Hmmmmm....... So, i've delayed enough that i'm just going to start typing and see what comes out.
I think we decided that i'm not a fan of tariki, except for those moments when i am. I think we decided that i'm firmly in the jiriki camp, even though we all know that most of what we do is outside of our control.
Make sense so far? I didn't think so. Try living in my head for awhile and you'll really come to understand confusion. (or delusion? but i'm not going there...)
From my perspective, just like the Buddhist concepts of Ultimate Reality and Conventional Reality, tariki and jiriki are simply two ways of looking at the world. At times, tariki is appropriate, at other times, jiriki is appropriate. Attempting to confine them to opposite corners of the ring and preventing them from slugging it out in the center of the ring just doesn't make sense. In fact, it's impossible; locked arm-in-arm, swinging with both fists and fighting it out in center ring (i.e., your life) is the only place the two concepts can survive.
There is only one person who is responsible for Dave's life, there is only one person who can be responsible for that life, and that is me, the jiriki believing, conventional reality inhabiting me. Nothing gets done without my doing it. Nothing gets learned without my studying it. Nothing is let go of, nothing is surrendered without my agreeing to the release. I'm the only one who can tell Dave to sit his butt down on the zafu, to tell him to start the timer, and tell him to look for his breath until "things" settle down.
But once that settling has taken place, once Dave is gone, I'm once again free to sit on that zafu, free to breath, free to live. It's this I, the same I that you would talk about when you disappear on your zafu, that really runs things. It is this I that is the tariki believing, ultimate reality inhabitant.
So, back to where this was supposed to go.... If tariki means acknowledging some god, buddha, or other deity as the ultimate decider and doer in my life, then i'm don't accept it as a valid or useful part of my life's philosophy. If, on the other hand, tariki means acknowledging that Dave is nothing more than this bag of skin, with a brain and all of the other useful organs stuffed inside, trained and conditioned from birth to act, think, and do in certain unthought-about ways, and that the real me, the I that is you at one and the same time, is who i really am, and that that I is the "other" in tariki,... (whew)... then yes, i can see a place for tariki.
Which brings be all the way back to the henro trail. I occasionally tell stories about how the Daishi was watching out for me on the trail, how things were going wrongly until the Daishi stepped in and set them straight. A lot of henro have similar stories. Part of henro lore is that the Daishi walks with each and every henro, accompanying them and aiding them as necessary. In fact, that's why i start each walk with a trip to Mt. Kōya and the Daishi's mausoleum. I go there to ask for his help and company. Only after doing that do i go to Shikoku and begin walking.

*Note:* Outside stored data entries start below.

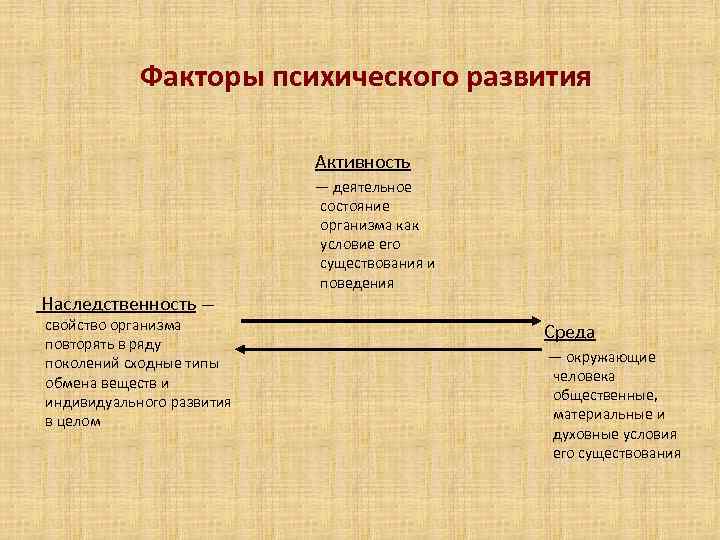 Факторы психического развития

Активность

— деятельное состояние организма как условие его существования и поведения

Наследственность — свойство организма повторять в ряду поколений сходные типы обмена веществ и индивидуального развития в целом

Среда

— окружающие человека общественные, материальные и духовные условия его существования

But here is where i have to be honest. I do not believe that the ghost or spirit of that 9th-10th century monk is actually there watching over me. Sorry, but i don't think he is sitting in eternal meditation. When his followers closed the doors on his mausoleum all those many centuries ago, he was really, really dead. (I can't believe i just said that in public)
Yet i do say, still say, and will continue to say that the Daishi accompanies all henro that ask him, that the Daishi watches out for us and keeps us out of trouble, that the Daishi brings help when it's needed. I know that sounds like a contradiction and that i'm firmly in the "other power" camp here, relying on the power of that eternally meditating, unceasingly watchful, always ready to help, promoted to deity status, Kōbō Daishi.
I say it, though, because for me, "the Daishi" is symbolic for that I i talked about above, that I that doesn't walk the henro, trail, on Shikoku, in Spring, even though it's there every second of every day that Dave is doing just that. The Daishi is symbolic for everything Dave sees, hears, smells, tastes, touches, and thinks while on the trail, even though he is none of those. The Daishi is who walks in Dave's shoes when Dave steps out on a break.
I, Dave, firmly believe in tariki, if the "other" referred to is the nothing that manifests as everything, the non-sense that makes sense of everything. And it's when Dave can step out of the way and let that "other" take care of things that it appears that the Daishi is there watching out for him and keep him out of trouble.
I guess the only way to say this is that Dave is firmly in the jiriki camp but I'm in the tariki camp. But, i'm not sure if that sounds all that clear.